Task description: Would you return the data below exactly as it stands, with every picture left out?

Dataset excerpt:
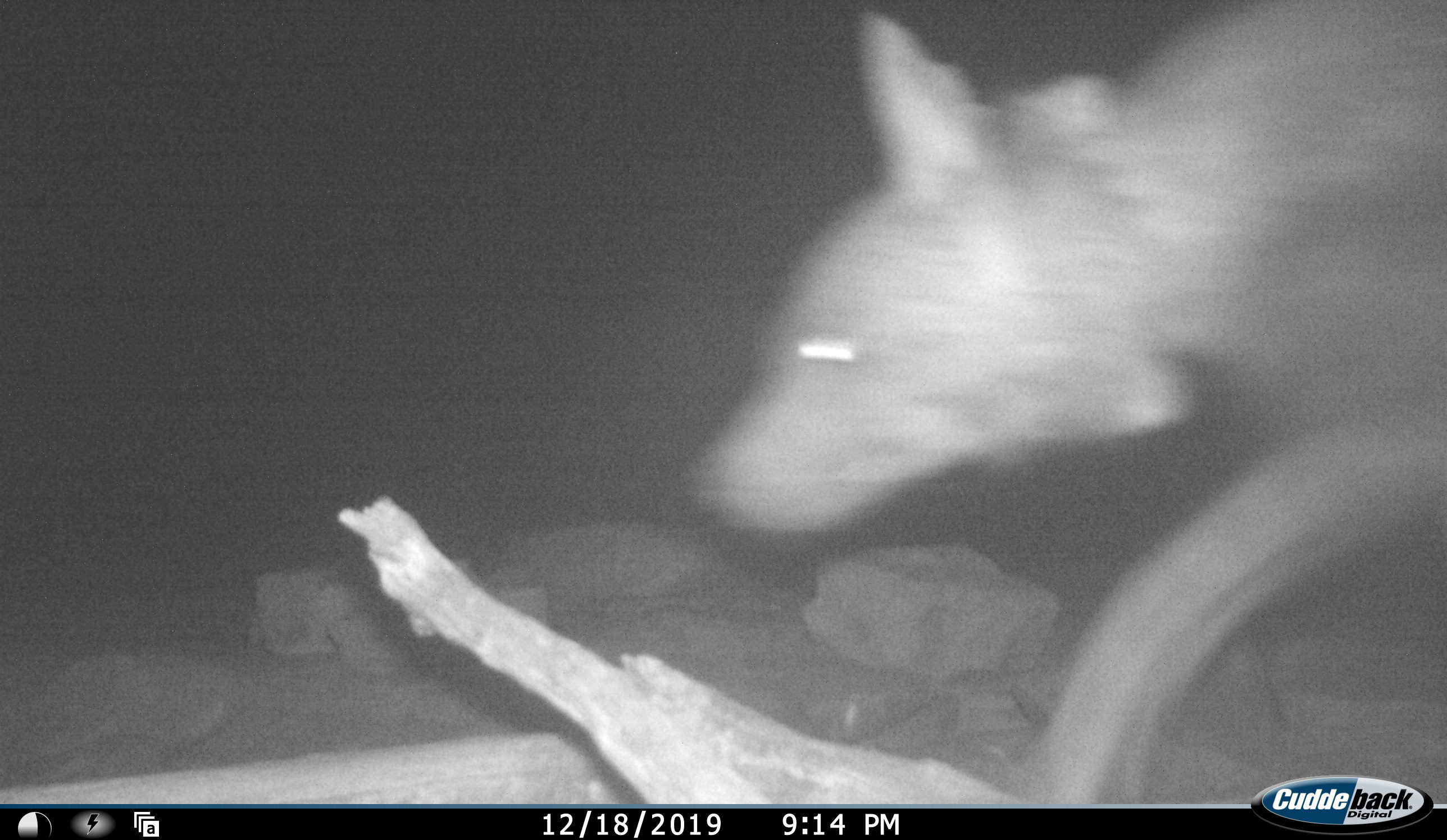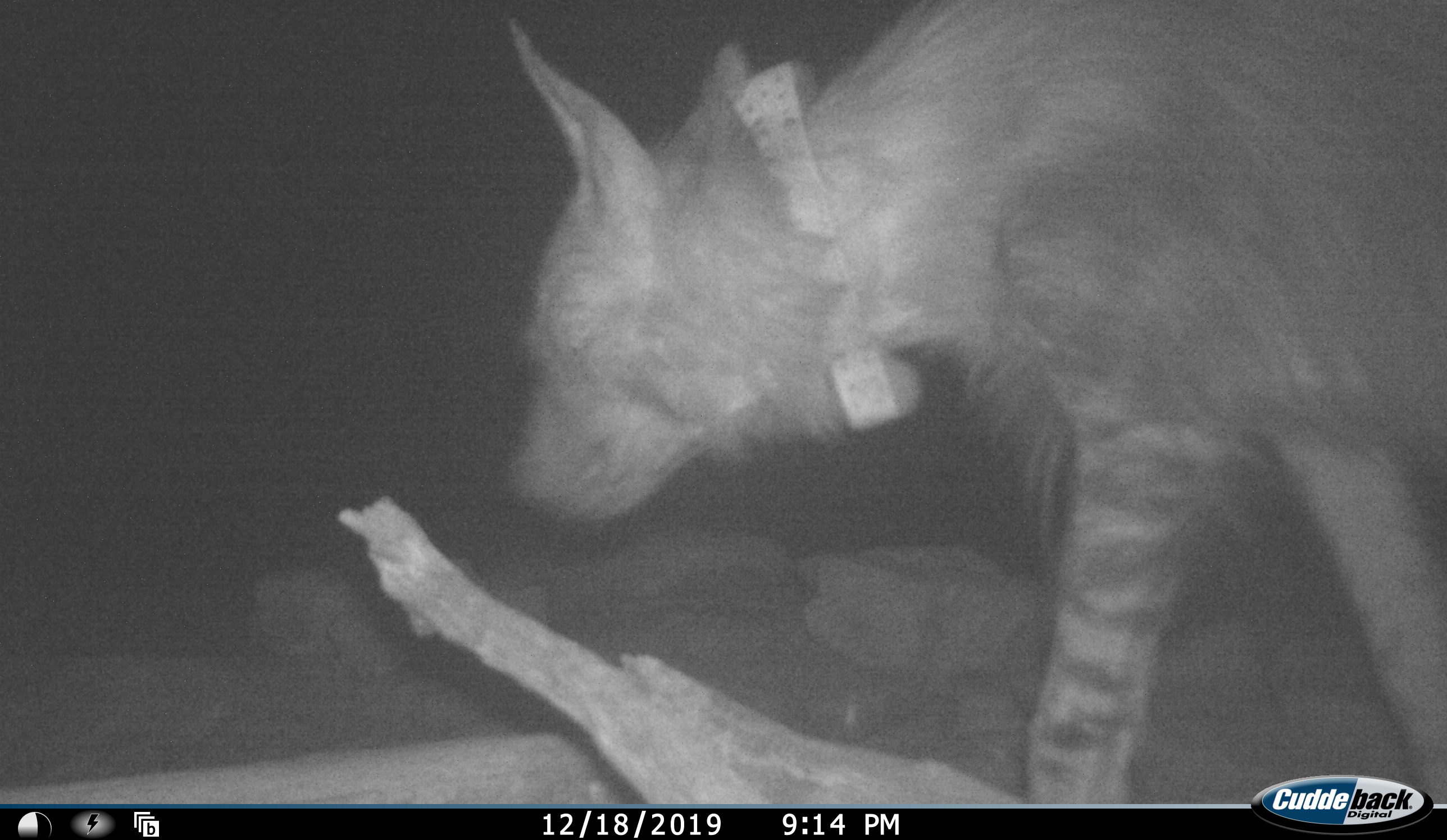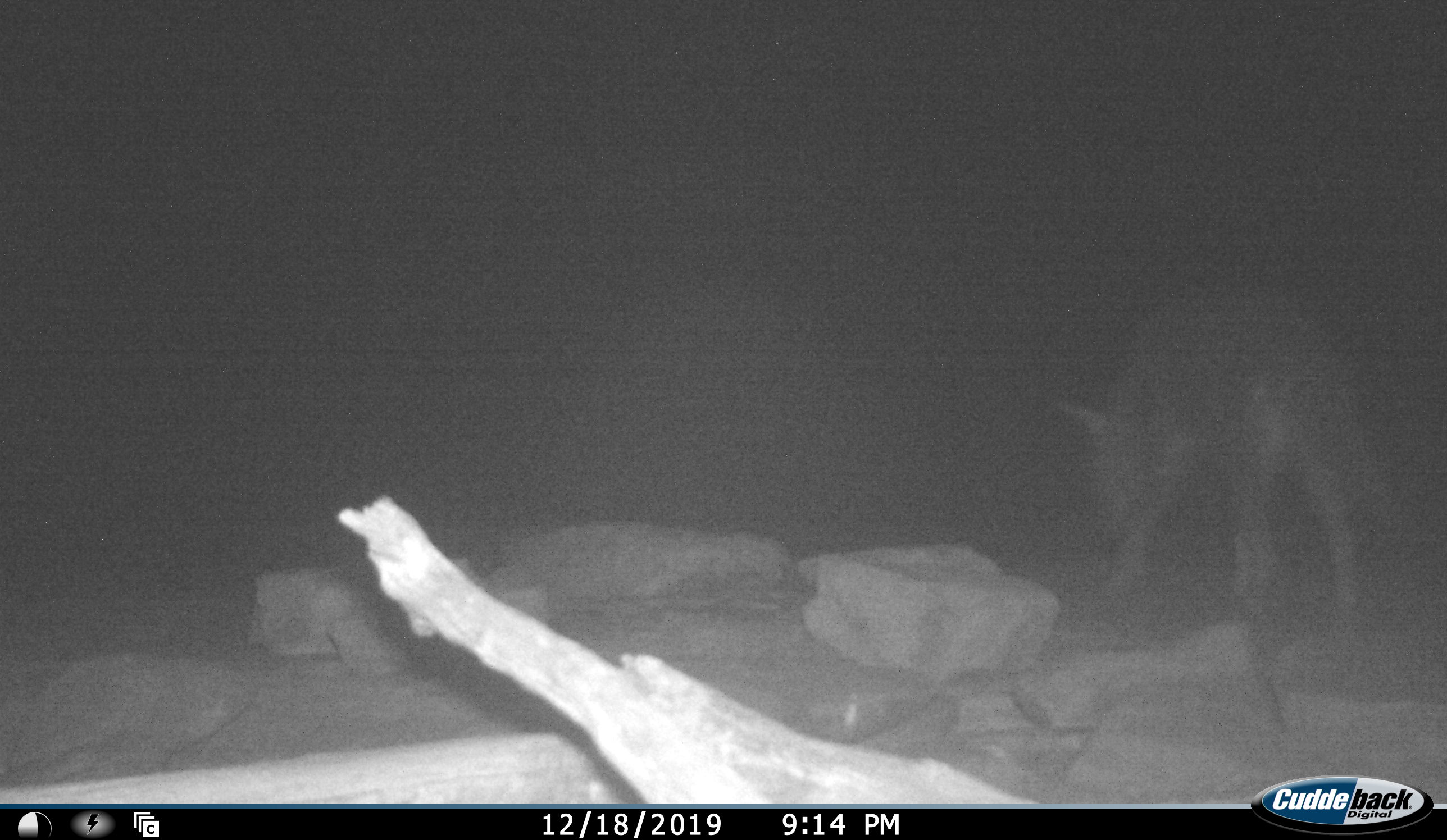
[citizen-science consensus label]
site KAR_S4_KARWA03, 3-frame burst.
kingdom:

Written answer:
[citizen-science consensus label]
site KAR_S4_KARWA03, 3-frame burst.
kingdom:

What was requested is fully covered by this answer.